Advantages of Solder Paste Containing Bismuth compared to SAC305 Solder Paste_Shenzhen Fitech
Advantages of Solder Paste Containing Bismuth compared to SAC305 Solder Paste_Shenzhen Fitech
SAC305 alloy is considered an important metal component of lead-free solder due to its relatively high melting point. Solder joints prepared with SAC305 solder can maintain good condition when subjected to thermal cycles and mechanical stress, so they are of great use in many industries such as the automotive and aerospace industries. However, the reliability of solder joints will weaken due to the influence of temperature and external force. Studies have shown that micro alloyed solder joints containing Ni, Bi, In and Sb exhibit improved mechanical properties, such as higher shear and tensile strength, and microstructural stability after aging.
Experimental design
The impact of aging on the reliability of solder joints is obvious. Generally, during the aging process of several months, the strength of the solder joints will decrease significantly. Since Bi affects the strength of solder joints, Belhadi et al. (2023) added Bi to SAC305 solder and observed the evolution of the mechanical properties of SAC solder joints under aging and shearing to determine the role of Bi. For this experiment, the PCB test board size was 30 mm × 30 mm, the spacing between pads was 3mm and the pads were OSP surface treated. Three different solder balls (SAC305, SAC-3Bi, and SAC-6Bi) are reflow soldered on the pads through the ball placement process. The shear strain rates were 0.008, 0.8, and 8 s-1, and the aging temperature was 150°C.

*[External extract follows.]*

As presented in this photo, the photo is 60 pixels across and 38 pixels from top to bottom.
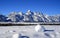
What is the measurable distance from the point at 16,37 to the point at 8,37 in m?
0.61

Figure 1. PCB test board (left) and reflow profile (right).
Experimental results
Figure 2 shows the average ultimate shear strength (USS) of each unaged solder as a function of Bi concentration at a shear strain rate of 0.8s-1. Compared with SAC305 alloy, SAC-6Bi has the highest USS. The USS of SAC-3Bi and SAC-6Bi increased by 122% and 127% respectively compared with SAC305. The increase in shear strength is caused by solid solution hardening and precipitation hardening due to the presence of Ag and Bi.
Figure 2. USS of different solders at a shear strain rate of 0.8s-1.
The USS of the three solder alloys increases with the increase of shear strain rate, among which the USS of Bi-containing SAC solder is still better than that of ordinary SAC305. The increase in USS is due to the viscoplasticity of the solder alloy. Solder viscoplasticity refers to the time-varying plastic deformation of solder that is affected by strain rate. At higher strain rates, the viscoplastic characteristics of the solder are more obvious, resulting in more plastic deformation and higher USS of the solder joints.
Figure 3. USS of solder at different shear strain rates.
Aging will have a significant impact on the shear strength of solder joints. It can be found that when the aging time increases, the solder containing more Bi will show a greater decrease in shear strength. After aging for 100h, the solder with the highest shear strength is SAC-6Bi, followed by SAC-3Bi. After aging for 1000h, the USS of SAC305 decreased by 26%. The USS of SAC-Bi solder has a higher degradation, among which the strength of SAC-6Bi has the most obvious decrease, which is reduced by about 57%.
Figure 4. USS of solder after aging (shear strain rate 0.8s-1).
Due to the low solubility of Bi in Sn, when the Bi content exceeds the solubility limit in the Sn matrix, solder containing Bi will precipitate during the aging process. The precipitation of Bi will cause the brittleness problem of the solder joints and cause the solder joints to undergo brittle fracture under the action of strain. For SAC-3Bi solder joints, after aging for 1000h, due to the increased solubility limit of Bi at 150°C, part of Bi can still be dissolved in the solid solution, and the degree of embrittlement of the solder joints is low. However, since the SAC-6Bi solder joints contain more Bi, the solder joints become more embrittled after aging, so the shear strength decreases significantly.
Reference
Belhadi, M.E.A., Hamasha, S. & Alahmer, A (2023). Effect of Bi content and aging on solder joint shear properties considering strain rate. Microelectronics Reliability, vol.146.